EXERCISE AIM
Convert the rows below into a Markdown table with columns Number and Line, starting at the line that contains "From the camera's" and stopping after the last line of the rows. Number each non-blank line, skip blank lines, and leave out the pictures.

RECORDS PROVIDED

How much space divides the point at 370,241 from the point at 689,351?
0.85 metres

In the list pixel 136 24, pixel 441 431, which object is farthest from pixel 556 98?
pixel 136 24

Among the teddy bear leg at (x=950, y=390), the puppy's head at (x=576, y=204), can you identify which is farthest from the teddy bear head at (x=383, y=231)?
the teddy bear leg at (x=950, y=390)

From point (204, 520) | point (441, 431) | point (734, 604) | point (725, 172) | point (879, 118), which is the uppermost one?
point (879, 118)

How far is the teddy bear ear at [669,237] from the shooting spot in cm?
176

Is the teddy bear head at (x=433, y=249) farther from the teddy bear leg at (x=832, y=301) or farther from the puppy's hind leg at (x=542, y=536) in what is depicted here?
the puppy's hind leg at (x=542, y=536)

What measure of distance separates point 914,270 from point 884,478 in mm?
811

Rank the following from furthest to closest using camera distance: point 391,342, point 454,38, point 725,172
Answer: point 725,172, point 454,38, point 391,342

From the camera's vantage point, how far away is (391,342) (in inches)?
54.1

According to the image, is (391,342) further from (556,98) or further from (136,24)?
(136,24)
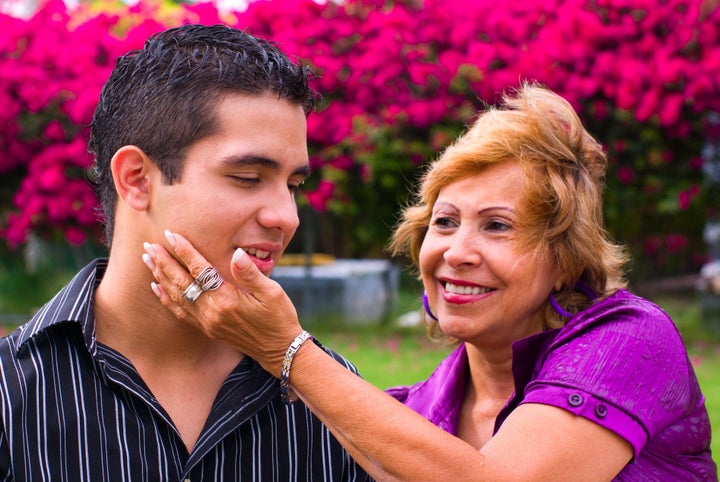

RESPONSE TO THE EXERCISE
| Number | Line |
|---|---|
| 1 | From the camera's vantage point, how far away is (391,342) (in inches)? |
| 2 | 54.1 |
| 3 | According to the image, is (391,342) further from (556,98) or further from (136,24)? |
| 4 | (136,24) |